# Dung Fly in the Pink



## Space Face (Oct 1, 2021)

Just that.  A dung Fly on a pink flower.


----------



## Jeff15 (Oct 1, 2021)

Very good shot.....


----------



## Space Face (Oct 1, 2021)

Cheers.


----------



## Dean_Gretsch (Oct 2, 2021)

Ugly beast in a beautiful setting. It’s definitely out of place Your focus and lighting are spot on.


----------



## Space Face (Oct 2, 2021)

Dean_Gretsch said:


> Ugly beast in a beautiful setting. It’s definitely out of place Your focus and lighting are spot on.

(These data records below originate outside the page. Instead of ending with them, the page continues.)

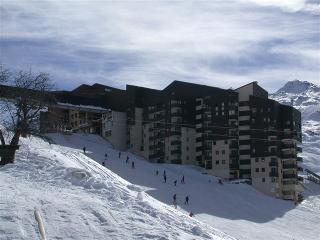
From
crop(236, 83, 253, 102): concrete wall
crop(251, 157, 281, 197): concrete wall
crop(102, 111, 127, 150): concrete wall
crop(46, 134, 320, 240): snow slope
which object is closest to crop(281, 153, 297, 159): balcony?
crop(251, 157, 281, 197): concrete wall

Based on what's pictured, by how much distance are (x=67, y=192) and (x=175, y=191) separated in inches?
1959

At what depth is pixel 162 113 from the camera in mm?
123312

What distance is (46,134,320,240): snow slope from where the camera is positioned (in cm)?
5838

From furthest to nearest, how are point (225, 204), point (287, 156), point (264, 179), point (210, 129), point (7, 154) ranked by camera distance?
point (210, 129) → point (287, 156) → point (264, 179) → point (225, 204) → point (7, 154)

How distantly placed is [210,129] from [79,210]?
93.7 m

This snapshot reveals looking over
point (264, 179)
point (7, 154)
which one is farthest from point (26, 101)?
point (264, 179)

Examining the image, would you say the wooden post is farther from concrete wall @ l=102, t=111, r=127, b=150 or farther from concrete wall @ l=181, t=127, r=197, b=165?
concrete wall @ l=102, t=111, r=127, b=150

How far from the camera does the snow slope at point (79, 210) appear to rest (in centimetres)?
2150

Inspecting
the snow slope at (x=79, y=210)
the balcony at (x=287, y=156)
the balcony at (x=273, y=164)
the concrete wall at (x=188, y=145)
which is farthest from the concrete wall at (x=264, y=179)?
the snow slope at (x=79, y=210)

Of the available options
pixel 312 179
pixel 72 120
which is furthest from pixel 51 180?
pixel 312 179

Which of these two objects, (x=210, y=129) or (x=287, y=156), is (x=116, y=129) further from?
(x=287, y=156)

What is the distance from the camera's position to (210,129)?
11688 centimetres

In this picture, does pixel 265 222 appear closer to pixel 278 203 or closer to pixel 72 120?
pixel 278 203

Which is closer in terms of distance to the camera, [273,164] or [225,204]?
[225,204]
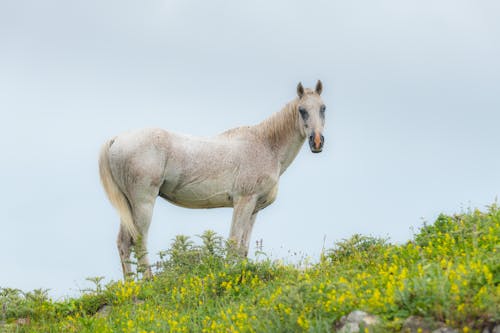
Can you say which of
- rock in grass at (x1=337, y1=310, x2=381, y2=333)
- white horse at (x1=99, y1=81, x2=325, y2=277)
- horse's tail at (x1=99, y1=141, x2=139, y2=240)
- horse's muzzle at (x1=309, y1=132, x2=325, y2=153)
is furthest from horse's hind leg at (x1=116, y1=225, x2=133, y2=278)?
rock in grass at (x1=337, y1=310, x2=381, y2=333)

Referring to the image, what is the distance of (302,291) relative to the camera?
306 inches

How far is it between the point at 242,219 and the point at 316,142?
6.64ft

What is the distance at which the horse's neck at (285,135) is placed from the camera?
45.3 ft

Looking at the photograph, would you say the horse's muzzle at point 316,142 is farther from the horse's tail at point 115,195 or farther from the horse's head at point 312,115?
the horse's tail at point 115,195

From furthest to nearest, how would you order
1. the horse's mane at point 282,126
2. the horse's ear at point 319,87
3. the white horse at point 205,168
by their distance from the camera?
the horse's mane at point 282,126 → the horse's ear at point 319,87 → the white horse at point 205,168

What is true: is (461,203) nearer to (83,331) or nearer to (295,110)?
(295,110)

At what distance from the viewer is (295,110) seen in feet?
45.0

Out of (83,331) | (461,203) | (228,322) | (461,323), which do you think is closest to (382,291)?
(461,323)

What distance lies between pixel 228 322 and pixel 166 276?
3.52 meters

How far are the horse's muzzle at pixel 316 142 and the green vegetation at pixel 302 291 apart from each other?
2184 millimetres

Thanks Dean.  Perhaps it was trying to mute the smell on it of the stuff that it takes it's name from😁


----------



## K9Kirk (Oct 2, 2021)

Wow! Hes the $%#*!


----------



## Space Face (Oct 2, 2021)

K9Kirk said:


> Wow! Hes the $%#*!


The what?


----------



## K9Kirk (Oct 2, 2021)

Space Face said:


> The what?


The shite.


----------



## Lez325 (Oct 3, 2021)

Very nice shot - despite the subject 

Les


----------



## Space Face (Oct 3, 2021)

K9Kirk said:


> The shite.


Ooooooh.  Sweary words.  You naughty man.


----------



## jeffashman (Oct 3, 2021)

Nice shot!


----------